━━ EXCERPT ━━

Topic 7 Logistic Regression Models

Linear regression models are used to assess the association between the continuous response variable and other predictor variables. If the response variable is a binary categorical variable, the linear regression model is not appropriate. We need a new model, the logistic regression model, to assess the association between the binary response variable and other predictor variables.

This module focuses on the regression model with a binary response.

7.1 Motivational Example and Practical Question

Example : Longevity in male fruit flies is positively associated with adult size. But reproduction has a high physiological cost that could impact longevity.

The original study looks at the association between longevity and adult size in male fruit flies kept under one of two conditions. One group is kept with sexually active females over the male’s life span. The other group is cared for in the same way but kept with females that are not sexually active.

━━━
━━ ENTRIES PROVIDED ━━

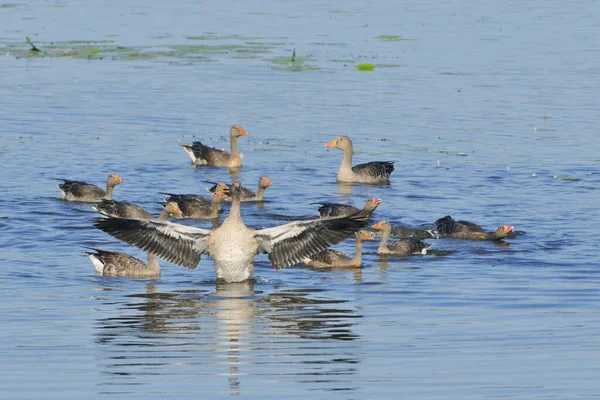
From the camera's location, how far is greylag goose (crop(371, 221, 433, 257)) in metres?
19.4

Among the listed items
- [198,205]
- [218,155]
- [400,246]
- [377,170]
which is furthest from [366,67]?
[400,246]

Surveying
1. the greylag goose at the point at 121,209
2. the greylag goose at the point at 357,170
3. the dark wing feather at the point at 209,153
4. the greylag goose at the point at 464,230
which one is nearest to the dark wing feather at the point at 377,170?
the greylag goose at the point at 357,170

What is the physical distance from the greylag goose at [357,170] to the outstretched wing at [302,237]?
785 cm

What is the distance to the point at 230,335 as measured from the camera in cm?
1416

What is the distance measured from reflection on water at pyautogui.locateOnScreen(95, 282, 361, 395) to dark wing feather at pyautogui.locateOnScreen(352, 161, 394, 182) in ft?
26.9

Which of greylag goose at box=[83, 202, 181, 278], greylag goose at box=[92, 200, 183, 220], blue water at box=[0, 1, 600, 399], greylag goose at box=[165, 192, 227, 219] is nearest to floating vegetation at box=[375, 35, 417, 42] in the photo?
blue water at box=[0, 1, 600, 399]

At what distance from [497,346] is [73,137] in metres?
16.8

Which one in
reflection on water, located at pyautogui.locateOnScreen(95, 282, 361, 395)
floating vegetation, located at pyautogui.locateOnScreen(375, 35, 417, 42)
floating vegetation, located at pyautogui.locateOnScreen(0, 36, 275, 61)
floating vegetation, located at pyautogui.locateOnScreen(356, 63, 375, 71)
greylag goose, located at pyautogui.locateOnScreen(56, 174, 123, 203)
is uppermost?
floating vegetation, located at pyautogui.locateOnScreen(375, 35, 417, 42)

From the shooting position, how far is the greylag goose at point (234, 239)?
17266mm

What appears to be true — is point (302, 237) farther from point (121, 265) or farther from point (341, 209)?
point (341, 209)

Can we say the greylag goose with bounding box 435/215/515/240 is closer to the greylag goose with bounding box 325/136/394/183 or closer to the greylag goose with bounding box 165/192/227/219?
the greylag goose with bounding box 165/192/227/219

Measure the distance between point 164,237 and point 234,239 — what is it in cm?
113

━━━
━━ ENTRIES PROVIDED ━━

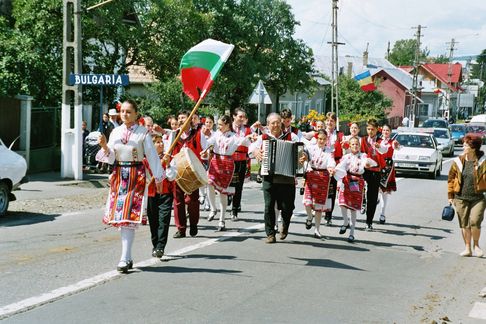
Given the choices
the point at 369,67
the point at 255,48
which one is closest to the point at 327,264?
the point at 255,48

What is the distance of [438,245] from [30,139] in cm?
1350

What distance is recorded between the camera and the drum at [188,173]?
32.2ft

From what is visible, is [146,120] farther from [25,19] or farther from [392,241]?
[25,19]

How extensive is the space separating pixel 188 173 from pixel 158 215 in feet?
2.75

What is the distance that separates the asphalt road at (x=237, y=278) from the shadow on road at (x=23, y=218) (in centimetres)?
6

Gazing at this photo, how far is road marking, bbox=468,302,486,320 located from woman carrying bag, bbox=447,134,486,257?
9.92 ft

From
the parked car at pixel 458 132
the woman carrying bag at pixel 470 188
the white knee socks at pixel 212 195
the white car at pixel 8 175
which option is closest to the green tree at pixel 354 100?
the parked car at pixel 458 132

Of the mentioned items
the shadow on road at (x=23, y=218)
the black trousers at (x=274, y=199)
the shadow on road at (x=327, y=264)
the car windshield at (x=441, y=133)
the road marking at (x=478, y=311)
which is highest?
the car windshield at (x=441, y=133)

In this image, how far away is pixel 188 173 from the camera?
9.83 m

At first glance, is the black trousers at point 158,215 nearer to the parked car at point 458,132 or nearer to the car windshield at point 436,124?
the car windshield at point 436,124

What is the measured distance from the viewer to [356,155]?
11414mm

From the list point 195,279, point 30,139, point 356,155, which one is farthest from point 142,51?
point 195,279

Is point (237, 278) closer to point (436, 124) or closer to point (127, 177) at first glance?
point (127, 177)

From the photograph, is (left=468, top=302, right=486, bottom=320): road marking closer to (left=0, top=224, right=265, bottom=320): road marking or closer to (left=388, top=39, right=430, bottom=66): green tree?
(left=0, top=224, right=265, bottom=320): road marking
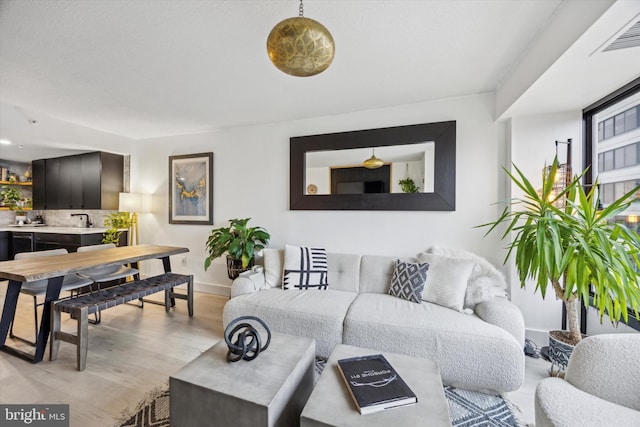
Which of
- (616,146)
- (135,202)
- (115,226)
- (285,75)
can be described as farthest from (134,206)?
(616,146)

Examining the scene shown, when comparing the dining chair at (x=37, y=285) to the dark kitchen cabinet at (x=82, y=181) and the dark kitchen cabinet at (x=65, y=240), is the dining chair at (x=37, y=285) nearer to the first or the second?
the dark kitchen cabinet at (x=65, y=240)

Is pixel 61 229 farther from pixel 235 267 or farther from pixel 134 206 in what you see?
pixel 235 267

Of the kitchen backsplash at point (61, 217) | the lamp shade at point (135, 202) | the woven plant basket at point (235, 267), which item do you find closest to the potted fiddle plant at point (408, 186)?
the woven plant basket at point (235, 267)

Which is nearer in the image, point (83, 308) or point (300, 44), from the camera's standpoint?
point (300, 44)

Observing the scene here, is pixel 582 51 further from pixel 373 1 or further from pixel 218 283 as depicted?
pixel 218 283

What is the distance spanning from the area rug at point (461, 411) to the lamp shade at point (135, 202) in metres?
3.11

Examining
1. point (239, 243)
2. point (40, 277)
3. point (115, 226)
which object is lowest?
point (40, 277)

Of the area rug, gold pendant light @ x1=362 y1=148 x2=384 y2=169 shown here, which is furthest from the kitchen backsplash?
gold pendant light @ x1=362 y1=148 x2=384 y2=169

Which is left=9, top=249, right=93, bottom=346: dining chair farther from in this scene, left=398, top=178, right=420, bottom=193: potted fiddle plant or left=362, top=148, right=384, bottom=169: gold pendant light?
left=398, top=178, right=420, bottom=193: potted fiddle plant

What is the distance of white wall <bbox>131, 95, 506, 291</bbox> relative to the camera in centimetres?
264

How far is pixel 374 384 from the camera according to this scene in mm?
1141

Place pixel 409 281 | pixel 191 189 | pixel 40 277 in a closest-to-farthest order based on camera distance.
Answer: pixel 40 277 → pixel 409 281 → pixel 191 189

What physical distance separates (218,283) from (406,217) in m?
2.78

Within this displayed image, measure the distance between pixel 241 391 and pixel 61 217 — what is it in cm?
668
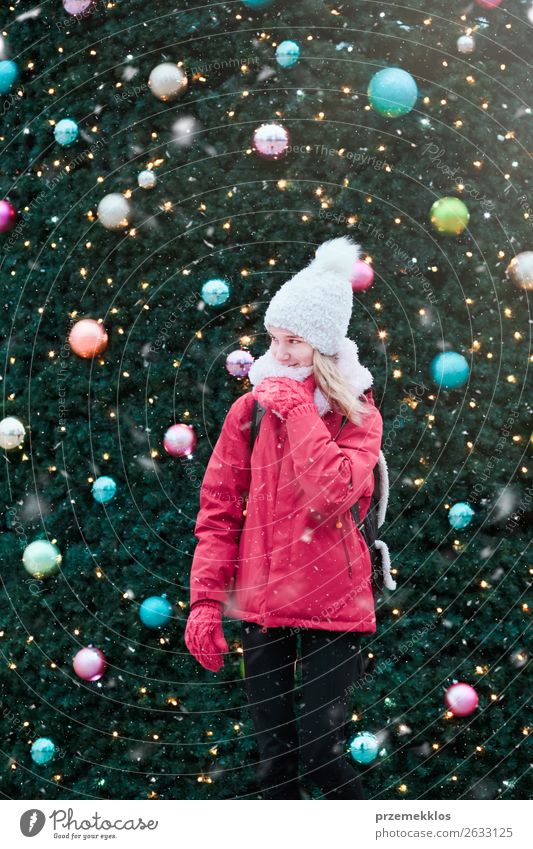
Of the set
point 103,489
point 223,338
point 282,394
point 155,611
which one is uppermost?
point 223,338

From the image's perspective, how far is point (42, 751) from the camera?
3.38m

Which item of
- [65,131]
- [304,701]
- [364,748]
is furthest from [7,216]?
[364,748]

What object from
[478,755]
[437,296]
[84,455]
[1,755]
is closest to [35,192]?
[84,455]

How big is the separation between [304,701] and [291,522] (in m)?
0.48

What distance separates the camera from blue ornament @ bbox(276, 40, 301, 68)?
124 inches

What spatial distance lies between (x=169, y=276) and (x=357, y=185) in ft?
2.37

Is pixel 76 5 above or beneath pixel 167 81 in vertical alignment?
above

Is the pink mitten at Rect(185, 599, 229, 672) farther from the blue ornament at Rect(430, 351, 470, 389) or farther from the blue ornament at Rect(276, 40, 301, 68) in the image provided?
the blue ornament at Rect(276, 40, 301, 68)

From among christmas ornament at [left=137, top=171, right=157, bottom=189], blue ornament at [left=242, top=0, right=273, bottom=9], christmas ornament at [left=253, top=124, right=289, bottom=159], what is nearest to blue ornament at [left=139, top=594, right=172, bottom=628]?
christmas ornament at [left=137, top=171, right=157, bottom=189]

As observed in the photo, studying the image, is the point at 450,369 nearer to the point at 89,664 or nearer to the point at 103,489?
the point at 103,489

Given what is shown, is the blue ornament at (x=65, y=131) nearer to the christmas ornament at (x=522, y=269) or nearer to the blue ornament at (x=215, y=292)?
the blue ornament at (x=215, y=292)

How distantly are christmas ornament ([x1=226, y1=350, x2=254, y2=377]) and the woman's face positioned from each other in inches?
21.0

━━━

_WHAT IS BEING ASKED_:
Edit the part of the logistic regression text starting at "7.1 Motivational Example" and ending at "not sexually active.", replacing "adult size" with "body size" throughout.

_PROBLEM SOLUTION_:
7.1 Motivational Example and Practical Question

Example : Longevity in male fruit flies is positively associated with body size. But reproduction has a high physiological cost that could impact longevity.

The original study looks at the association between longevity and body size in male fruit flies kept under one of two conditions. One group is kept with sexually active females over the male’s life span. The other group is cared for in the same way but kept with females that are not sexually active.